Teen Mentoring Toolkit
Tools for planning, implementing and evaluating a quality school or community-based teen mentoring Initiative
“Students are entitled to welcoming, caring, respectful and safe learning environments that respect diversity and nurture a sense of belonging and a positive sense of self.” Education Act.
Initial and ongoing mentor training is an essential component of successful teen mentoring initiatives. It serves to prepare students for the role of a mentor by developing needed skills and knowledge as well as an understanding of the roles, responsibilities and characteristics of a successful teen mentor. Training also helps potential mentors to determine if the initiative and commitment is right for them. Teen mentors who receive at least 2 hours of training are more likely to experience higher-quality and closer relationships with their mentees and have longer lasting matches. Students need to participate in training prior to being approved and partnered with a mentee. Initial and ongoing training opportunities will prepare and empower mentors for their role.
Mentor Training Opportunities
- Course Introduction and Learning Objectives
- History of Mentoring
- How to be a Mentor
- The Mentoring Relationship – Dynamics and Guidelines
- Mentoring Programs
Step 4: Tool A – AMP Online Mentor Training – Getting Started document can be shared with students to guide them through the process of using the Alberta Mentoring Partnership’s online mentor training. Students are provided with a certificate upon completion. Students should complete the online training module prior to attending the In Person Training as an introduction to mentoring.
Initiative staff can e-mail firstname.lastname@example.org to set up an admin account to keep track of the students’ participation and grades. Bringing the teen mentors together, each on their own device, and going through the training ensures that each person understands the information. It provides the opportunity to pause and give further explanation or answer questions that may arise. Being on their own device allows them to receive a certificate of participation.
- Develop the skills and characteristics required to build caring mentoring relationships
- Understand the challenges and barriers their mentees may face and how to be sensitive to those issues and their impact on the mentees’ lives
- Gain confidence in their role as a mentor and feel inspired to commit their time to the initiative
You can also access the Mentor Training Event Toolkit for further support in planning, organizing and facilitating the training as a larger scale event.
If there is a mentoring organization in or close to your community, they may be able to assist with the in-person training.
Training your mentees will help them get the most out of the mentoring experience. Mentoring initiatives operate best when mentees are taught how to use their mentors for support. Mentee training increases the likelihood of a match succeeding and enhances mentee safety5.
Mentee Training Opportunities
Alberta Mentoring Partnership Online Training Module for Mentees (appropriate for ages 12 & under):
Free resource that provides students with an overview of some of the core concepts of being a mentee. Concepts covered include:
- What is a mentor? What is a mentee?
- Getting to know your mentor
- Let’s be safe and have good boundaries
- My strengths
- All about me
Step 4: Tool B – AMP Mentee Training Handbook provides more information on how to set up and use the online
training module. This resource is appropriate for mentees ages 12 and under.

* **Record extracts**
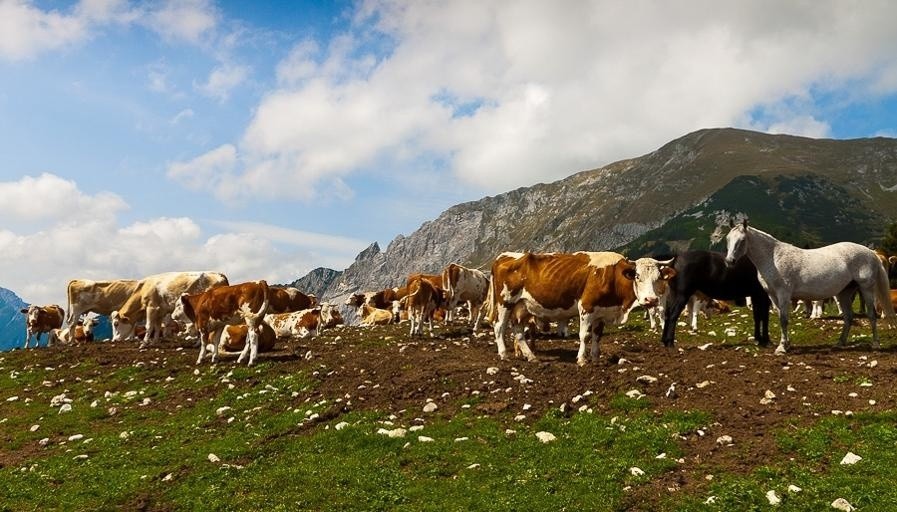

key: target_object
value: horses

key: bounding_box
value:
[661,217,896,357]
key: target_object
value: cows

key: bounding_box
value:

* **Tasks to complete**
1 - In the teen mentoring toolkit, how much training must teen mentors receive to be more likely to have higher-quality, closer relationships with their mentees?
2 - Translate this sentence from the teen mentoring toolkit into Spanish: "Students are provided with a certificate upon completion."

* **Results in order**
1 - At least 2 hours.

2 - Los estudiantes reciben un certificado al finalizar.